I like it. I’ve been reading Dynamic Equivalency Bibles for decades now, seduced by the argument that if you really want to convey the sense of the original you’ve pretty much got to rewrite everything. Moving back to a more literal translation, I get a pleasant sense of solidity. Nobody’s telling me what they think the text says. They trust me to be a grownup and be able to read books written for grownups.

My first Bible was King James, and then I got an RSV (the old one, before they went all PC and started fiddling with gender and stuff). The ESV is a direct descendent of the old RSV, and so far I’m pleased and comforted.

The following almost feels as if it’s connected, but I can’t think how.

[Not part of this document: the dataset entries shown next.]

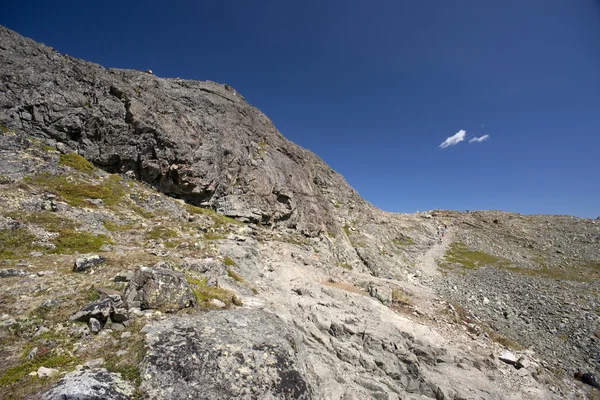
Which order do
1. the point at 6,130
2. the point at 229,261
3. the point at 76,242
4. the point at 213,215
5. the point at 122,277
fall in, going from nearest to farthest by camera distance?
the point at 122,277
the point at 76,242
the point at 229,261
the point at 6,130
the point at 213,215

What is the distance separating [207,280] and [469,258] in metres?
62.9

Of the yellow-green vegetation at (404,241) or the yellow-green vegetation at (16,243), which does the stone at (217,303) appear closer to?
the yellow-green vegetation at (16,243)

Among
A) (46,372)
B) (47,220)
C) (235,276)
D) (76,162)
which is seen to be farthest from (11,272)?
(76,162)

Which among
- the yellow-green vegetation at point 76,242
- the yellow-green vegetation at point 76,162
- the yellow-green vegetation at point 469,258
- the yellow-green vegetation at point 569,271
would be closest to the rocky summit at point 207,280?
the yellow-green vegetation at point 76,242

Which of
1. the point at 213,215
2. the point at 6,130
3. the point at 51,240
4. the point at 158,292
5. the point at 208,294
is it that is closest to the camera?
the point at 158,292

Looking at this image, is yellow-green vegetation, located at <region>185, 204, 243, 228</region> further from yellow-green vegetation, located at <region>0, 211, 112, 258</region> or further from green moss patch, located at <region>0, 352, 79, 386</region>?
green moss patch, located at <region>0, 352, 79, 386</region>

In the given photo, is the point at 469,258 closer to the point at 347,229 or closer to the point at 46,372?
the point at 347,229

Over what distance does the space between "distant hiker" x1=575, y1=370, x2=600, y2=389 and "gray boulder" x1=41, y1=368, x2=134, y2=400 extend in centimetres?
3255

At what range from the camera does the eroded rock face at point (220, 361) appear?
317 inches

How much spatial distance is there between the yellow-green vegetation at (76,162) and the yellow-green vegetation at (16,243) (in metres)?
11.7

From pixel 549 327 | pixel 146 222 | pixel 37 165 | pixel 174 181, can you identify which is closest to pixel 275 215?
pixel 174 181

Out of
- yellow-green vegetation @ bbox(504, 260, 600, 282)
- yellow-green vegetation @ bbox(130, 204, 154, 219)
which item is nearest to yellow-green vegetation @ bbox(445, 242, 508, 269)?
yellow-green vegetation @ bbox(504, 260, 600, 282)

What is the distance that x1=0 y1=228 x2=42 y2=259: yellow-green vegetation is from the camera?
44.8 feet

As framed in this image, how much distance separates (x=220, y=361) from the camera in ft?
29.9
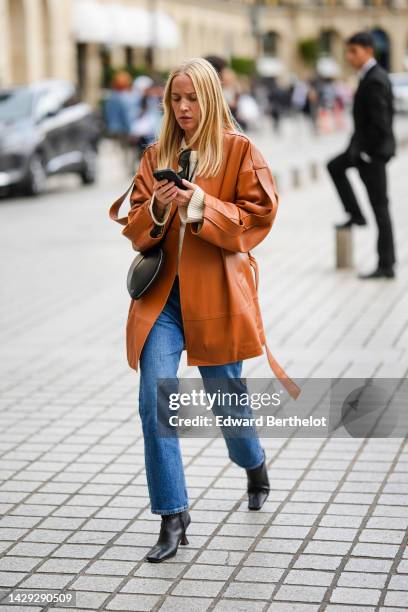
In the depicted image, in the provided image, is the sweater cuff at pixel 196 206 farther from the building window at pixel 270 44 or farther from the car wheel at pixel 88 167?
the building window at pixel 270 44

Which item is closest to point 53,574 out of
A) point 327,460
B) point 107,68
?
point 327,460

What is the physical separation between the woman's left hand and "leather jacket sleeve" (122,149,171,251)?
14 cm

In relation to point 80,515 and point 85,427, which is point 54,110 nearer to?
point 85,427

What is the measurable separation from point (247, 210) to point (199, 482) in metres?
1.44

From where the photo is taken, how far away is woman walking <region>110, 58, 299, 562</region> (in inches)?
180

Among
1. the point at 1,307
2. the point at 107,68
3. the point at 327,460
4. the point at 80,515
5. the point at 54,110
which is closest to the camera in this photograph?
the point at 80,515

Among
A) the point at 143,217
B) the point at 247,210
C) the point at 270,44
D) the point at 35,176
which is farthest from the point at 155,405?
the point at 270,44

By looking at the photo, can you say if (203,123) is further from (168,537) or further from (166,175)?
(168,537)

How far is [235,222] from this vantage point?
455 centimetres

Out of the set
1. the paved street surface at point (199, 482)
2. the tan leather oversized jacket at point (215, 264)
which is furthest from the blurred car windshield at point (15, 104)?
the tan leather oversized jacket at point (215, 264)

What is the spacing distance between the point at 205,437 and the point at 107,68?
47.2 metres

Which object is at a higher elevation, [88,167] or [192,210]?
[192,210]

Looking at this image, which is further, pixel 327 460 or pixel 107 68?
pixel 107 68

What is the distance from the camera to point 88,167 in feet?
73.2
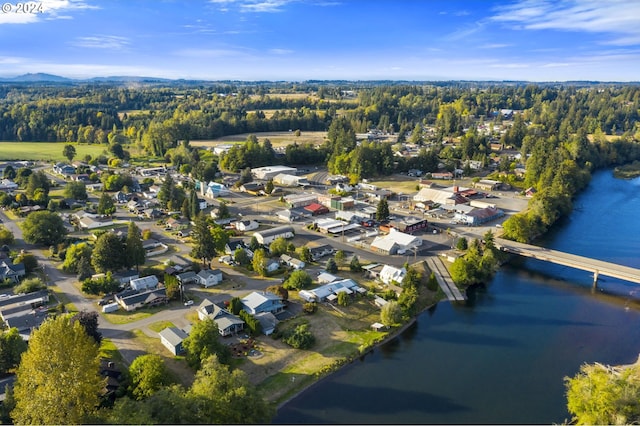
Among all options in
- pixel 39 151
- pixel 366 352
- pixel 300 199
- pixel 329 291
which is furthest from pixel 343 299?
pixel 39 151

When I was writing song lyrics in an obscure Christian singing group, there was one thing I never did (actually I never did lots of things, notably make time with girls, but that’s another story). I never claimed that “God wrote this song.”

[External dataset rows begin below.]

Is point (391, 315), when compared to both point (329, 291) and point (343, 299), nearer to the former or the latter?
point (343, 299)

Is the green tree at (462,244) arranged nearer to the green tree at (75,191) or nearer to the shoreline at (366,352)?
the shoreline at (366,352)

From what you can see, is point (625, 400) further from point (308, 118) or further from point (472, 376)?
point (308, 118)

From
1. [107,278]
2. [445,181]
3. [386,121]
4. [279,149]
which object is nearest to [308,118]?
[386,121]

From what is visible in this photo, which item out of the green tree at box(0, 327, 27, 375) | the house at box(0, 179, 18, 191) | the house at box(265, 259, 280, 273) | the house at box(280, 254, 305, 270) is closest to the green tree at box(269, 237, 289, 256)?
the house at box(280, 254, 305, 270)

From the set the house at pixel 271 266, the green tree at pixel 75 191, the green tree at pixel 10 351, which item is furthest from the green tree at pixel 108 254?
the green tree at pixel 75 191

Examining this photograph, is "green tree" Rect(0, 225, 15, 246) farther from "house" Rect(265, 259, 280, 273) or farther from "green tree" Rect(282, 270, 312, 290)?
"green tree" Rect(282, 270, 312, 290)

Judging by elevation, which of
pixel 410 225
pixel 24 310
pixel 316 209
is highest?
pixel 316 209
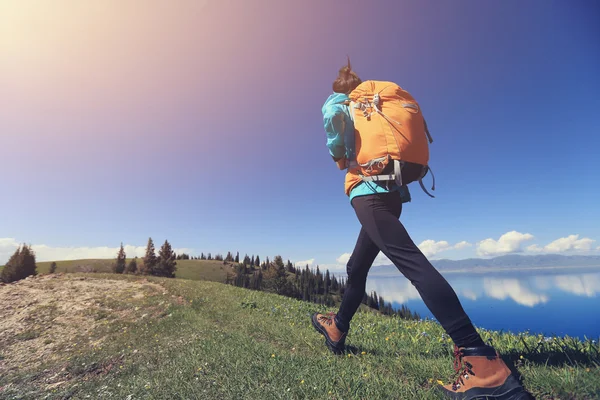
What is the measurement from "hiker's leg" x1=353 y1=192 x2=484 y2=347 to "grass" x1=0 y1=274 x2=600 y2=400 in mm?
748

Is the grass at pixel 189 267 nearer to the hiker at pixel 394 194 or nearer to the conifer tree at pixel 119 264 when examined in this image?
the conifer tree at pixel 119 264

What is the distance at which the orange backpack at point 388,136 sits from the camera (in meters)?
3.00

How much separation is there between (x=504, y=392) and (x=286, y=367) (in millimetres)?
2567

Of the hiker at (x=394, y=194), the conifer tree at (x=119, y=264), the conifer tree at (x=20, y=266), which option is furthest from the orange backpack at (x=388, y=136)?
the conifer tree at (x=119, y=264)

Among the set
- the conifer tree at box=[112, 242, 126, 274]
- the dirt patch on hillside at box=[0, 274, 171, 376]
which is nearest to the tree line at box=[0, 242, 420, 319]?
the conifer tree at box=[112, 242, 126, 274]

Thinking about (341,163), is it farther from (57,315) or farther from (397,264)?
(57,315)

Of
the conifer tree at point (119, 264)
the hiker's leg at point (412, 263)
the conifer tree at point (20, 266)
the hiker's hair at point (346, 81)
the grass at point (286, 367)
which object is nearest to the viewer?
the hiker's leg at point (412, 263)

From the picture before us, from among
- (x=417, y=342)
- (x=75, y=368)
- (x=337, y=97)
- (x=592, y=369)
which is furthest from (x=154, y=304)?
(x=592, y=369)

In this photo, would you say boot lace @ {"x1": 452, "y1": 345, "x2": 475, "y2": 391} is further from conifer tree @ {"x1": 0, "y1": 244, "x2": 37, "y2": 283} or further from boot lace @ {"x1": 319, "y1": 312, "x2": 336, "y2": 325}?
conifer tree @ {"x1": 0, "y1": 244, "x2": 37, "y2": 283}

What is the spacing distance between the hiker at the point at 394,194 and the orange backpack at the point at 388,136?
0.04 feet

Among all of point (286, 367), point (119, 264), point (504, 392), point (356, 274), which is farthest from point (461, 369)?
point (119, 264)

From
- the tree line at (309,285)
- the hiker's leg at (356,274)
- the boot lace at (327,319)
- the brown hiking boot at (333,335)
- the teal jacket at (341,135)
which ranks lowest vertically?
the tree line at (309,285)

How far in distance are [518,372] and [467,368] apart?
3.00 ft

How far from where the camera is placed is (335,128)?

I saw it way too many times. Some sweet, sincere kid with a guitar would say, “God wrote this song. It just came to me while I was laying in bed, and I got up and wrote it down in fifteen minutes. So I know it came from God.”

Then he/she would play the thing and it would be repetitious and clichéd, and you could always count on the word “strife” being employed in contexts where you’d never use “strife” if you didn’t have a desperate need for a rhyme for “life.”

And I wanted to scream at them, “Don’t you realize what you’re saying here? You’re saying that God’s a lousy lyricist!”

I never did, though. I’m too kind-hearted. And cowardly.

I thought of that today when a book crossed my desk at work. It was a novel written by a man whose shoes I am not worthy to polish. He’s one of those unsung saints the newspapers and magazines will never profile, someone who’s given his life in sacrificial service to Christ and his neighbor, living from hand to mouth and enduring a fair amount of danger along the way.

He wrote a novel.

And it’s lousy.

I want to tell people (I’m telling a few right now) that the fact that you have something to say, and a story to tell, and spiritual insight, doesn’t make you a writer of fiction.

Sincerity won’t do it. I might be very sincere about wanting to build a church, to the glory of God. I might pray over every nail, and work with a heart full of devotion.

But that won’t make it a good church building.

Because I’m not a competent carpenter.

Writing fiction is a craft, just like carpentry. It has its own tools and skills, protocols and shortcuts. Regardless of how good your basic idea is, the nuts and bolts have to be properly tightened, the corners squared.

I’m not telling you to stay away from fiction if you’re not a “professional.” I’m not saying I belong to some priesthood which alone is privileged to touch the holy written word.

I’m just saying if you want to get into the guild, you’ve got to learn your craft. And that will take time and diligence.